# Description
In this programming assignment, you are required to implement a contiguous sequential pattern mining algorithm and apply it on text data to mine potential phrase candidates.

## Input
The provided input file ("reviews_sample.txt") consists of 10,000 online reviews from Yelp users. The reviews have been stemmed (to remove the postfix of each word so words with similar semantics can have the same form), and most of the punctuation has been removed. Therefore, each line is basically a list of strings separated by spaces.

An example line is provided below:

`cold cheap beer good bar food good service looking great pittsburgh style fish 
sandwich place breading light fish plentiful good side home cut fry good 
grilled chicken salad steak soup day homemade lot special great place lunch 
bar snack beer`

## Task
You need to implement an algorithm to mine contiguous sequential patterns that are frequent in the input data. A contiguous sequential pattern is a sequence of items that frequently appears as a consecutive subsequence in a database of many sequences. For example, if the database is

`A,B,A,C
A,C,A,B,A,B
B,A,A,C,D`

and the minimum support is 2, then patterns like "A,B,A" or "A,C" are both frequent contiguous sequential patterns, while the pattern "A,A" is not a frequent contiguous sequential pattern because in the first two sequences the two A's are not consecutive to each other. Notice that it is still a frequent sequential pattern though.

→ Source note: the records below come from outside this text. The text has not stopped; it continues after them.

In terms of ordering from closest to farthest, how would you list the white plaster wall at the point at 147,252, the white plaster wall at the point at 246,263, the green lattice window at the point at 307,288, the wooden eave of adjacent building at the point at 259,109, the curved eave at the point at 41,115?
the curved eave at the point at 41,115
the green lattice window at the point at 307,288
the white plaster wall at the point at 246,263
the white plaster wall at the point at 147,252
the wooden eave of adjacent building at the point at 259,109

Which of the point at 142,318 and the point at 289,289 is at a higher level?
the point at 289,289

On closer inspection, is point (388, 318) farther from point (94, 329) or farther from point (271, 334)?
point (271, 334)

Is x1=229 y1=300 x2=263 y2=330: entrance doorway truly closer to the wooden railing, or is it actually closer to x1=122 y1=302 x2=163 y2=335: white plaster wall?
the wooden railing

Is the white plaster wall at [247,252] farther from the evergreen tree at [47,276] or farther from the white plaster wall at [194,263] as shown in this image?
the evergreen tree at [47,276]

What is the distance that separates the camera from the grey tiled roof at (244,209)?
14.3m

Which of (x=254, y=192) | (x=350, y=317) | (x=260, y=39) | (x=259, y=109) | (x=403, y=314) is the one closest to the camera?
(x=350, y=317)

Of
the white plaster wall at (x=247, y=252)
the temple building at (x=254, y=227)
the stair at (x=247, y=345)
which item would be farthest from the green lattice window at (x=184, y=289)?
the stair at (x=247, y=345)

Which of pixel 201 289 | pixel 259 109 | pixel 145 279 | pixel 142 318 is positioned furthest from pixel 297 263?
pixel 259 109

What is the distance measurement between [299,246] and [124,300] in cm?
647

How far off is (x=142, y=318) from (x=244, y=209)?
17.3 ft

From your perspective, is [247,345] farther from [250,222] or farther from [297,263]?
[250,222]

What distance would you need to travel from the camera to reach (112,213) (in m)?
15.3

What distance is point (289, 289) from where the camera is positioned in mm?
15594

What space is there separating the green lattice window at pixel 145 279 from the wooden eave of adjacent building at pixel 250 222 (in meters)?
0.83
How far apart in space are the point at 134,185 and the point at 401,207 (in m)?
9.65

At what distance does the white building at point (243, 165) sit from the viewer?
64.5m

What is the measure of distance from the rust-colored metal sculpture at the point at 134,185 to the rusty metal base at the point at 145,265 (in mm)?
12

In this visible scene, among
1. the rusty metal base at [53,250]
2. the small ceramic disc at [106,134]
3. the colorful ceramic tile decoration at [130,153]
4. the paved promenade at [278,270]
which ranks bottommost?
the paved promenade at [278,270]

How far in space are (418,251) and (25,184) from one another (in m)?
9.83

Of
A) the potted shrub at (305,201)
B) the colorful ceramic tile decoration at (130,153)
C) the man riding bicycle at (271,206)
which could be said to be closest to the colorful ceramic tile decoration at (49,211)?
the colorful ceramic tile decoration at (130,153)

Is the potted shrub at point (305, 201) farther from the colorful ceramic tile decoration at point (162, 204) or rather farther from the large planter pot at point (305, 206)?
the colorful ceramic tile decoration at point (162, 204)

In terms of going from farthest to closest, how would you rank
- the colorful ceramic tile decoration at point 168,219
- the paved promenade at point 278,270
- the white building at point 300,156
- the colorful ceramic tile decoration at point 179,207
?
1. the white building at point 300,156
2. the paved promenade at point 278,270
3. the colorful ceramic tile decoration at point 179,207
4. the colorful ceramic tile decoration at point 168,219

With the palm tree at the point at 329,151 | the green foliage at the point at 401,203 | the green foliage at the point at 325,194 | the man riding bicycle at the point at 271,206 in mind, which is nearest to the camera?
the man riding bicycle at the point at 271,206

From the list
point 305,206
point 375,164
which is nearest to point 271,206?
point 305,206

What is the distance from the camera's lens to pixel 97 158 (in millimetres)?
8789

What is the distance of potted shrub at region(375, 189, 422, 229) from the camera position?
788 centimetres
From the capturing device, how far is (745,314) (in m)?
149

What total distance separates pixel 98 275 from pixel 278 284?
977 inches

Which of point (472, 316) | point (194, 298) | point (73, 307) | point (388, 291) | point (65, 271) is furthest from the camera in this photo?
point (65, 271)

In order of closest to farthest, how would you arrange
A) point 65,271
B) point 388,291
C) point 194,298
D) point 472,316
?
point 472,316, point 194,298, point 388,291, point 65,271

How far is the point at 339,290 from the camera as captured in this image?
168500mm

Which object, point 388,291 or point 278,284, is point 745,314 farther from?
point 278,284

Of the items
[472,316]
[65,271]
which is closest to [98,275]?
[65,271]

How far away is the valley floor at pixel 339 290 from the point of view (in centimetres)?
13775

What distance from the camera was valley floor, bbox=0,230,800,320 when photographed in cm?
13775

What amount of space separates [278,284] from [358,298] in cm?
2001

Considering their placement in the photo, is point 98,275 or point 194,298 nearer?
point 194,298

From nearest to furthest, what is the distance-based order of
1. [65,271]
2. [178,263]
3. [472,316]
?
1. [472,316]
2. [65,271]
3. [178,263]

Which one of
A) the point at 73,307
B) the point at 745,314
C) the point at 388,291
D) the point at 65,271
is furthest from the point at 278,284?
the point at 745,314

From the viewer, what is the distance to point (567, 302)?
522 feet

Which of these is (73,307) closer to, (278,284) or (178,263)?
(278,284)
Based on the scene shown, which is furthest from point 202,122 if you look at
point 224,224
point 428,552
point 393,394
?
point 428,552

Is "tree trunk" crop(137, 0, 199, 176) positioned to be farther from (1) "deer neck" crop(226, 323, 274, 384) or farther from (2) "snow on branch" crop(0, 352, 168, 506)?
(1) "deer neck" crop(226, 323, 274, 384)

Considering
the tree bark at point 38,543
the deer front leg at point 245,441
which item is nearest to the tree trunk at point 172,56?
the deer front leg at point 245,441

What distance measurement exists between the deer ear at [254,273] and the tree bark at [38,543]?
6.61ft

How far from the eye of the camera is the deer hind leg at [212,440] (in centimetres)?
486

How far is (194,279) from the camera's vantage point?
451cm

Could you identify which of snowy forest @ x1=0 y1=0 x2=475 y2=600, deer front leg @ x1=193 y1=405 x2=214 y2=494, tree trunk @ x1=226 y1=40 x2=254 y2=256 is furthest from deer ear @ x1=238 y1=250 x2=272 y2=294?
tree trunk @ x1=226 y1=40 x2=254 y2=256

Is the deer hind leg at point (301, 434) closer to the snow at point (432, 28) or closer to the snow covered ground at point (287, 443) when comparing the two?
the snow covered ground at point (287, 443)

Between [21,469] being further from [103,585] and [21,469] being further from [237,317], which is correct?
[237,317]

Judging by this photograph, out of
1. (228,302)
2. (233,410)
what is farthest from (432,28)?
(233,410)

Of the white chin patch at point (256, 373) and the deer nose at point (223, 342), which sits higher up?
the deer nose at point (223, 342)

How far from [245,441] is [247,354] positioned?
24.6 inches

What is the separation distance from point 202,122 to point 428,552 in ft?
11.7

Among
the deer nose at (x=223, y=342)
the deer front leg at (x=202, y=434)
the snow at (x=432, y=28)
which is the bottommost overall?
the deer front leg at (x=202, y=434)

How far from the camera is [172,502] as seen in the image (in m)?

Also, notice that multiple appearances of a subsequence in a single sequence record only counts once. For example, the pattern "A,B" appears 1 time in the first sequence and 2 times in the second, but its support should be calculated as 2, as there are only 2 records containing subsequence "A,B".


## SPADE Implementation
https://github.com/shahin/sequenceminer/blob/master/sequenceminer/miner.py

### Notes:
* Python 3 dictionary uses dict.items() instead of dict.iteritems()
    * https://stackoverflow.com/questions/30418481/error-dict-object-has-no-attribute-iteritems-when-trying-to-use-networkx
* Python 3, dict.keys() returns iterable but not indexable object
    * https://stackoverflow.com/questions/26394748/nltk-python-error-typeerror-dict-keys-object-is-not-subscriptable

In [36]:
import collections

class _KeyDefaultDict(collections.defaultdict):
    def __missing__(self,key):
        if self.default_factory is None:
            raise KeyError(key)
        else:
            ret = self[key] = self.default_factory(key)
            return ret

In [63]:
import collections
# from keydefaultdict import _KeyDefaultDict 

Event = collections.namedtuple('Event','sid eid')

class Element(object):
    '''An element of the set of all possible subsequences, and a description of
    where that element occurs in the input sequences.
    '''

    def __init__(self,seq,*events):

        self.seq = seq
        self.events = set()

        for event in events:
            self.events.add(event)

    def __ior__(self,other_element):
        '''Implements the assignment operator |= by returning an Element whose
        events attribute is a union of the events of both input Elements.
        '''

        self.events |= other_element.events
        return self

    def __repr__(self):

        return self.__dict__.__repr__()

    def __eq__(self,other):

        return (self.seq == other.seq and self.events == other.events)

      
def subset_to_support(elements,support_threshold):
    '''Given an IdList, return an IdList containing only those atoms which
    meet the support threshold.
    '''

    subsetted = _KeyDefaultDict(Element)

    for element_name,element in elements.items():
        support = len(set([event.sid for event in element.events]))
        if support >= support_threshold:
            subsetted[element_name] = element
                    
    return subsetted


def count_frequent_two_seq(elements,support_threshold):
    '''Given an IdList of atoms, return a dictionary of two-sequences as keys with
    the frequency of each two-sequence as the value.
    '''

    # Given an dictionary of Elements, convert it to a horizontal ID list in order to
    # count the frequency of each two-sequence of atoms.
    horizontal_db = {} 

    for element_name,element in elements.items():
                
        for event in element.events:

            if event.sid not in horizontal_db:
                 horizontal_db[event.sid] = []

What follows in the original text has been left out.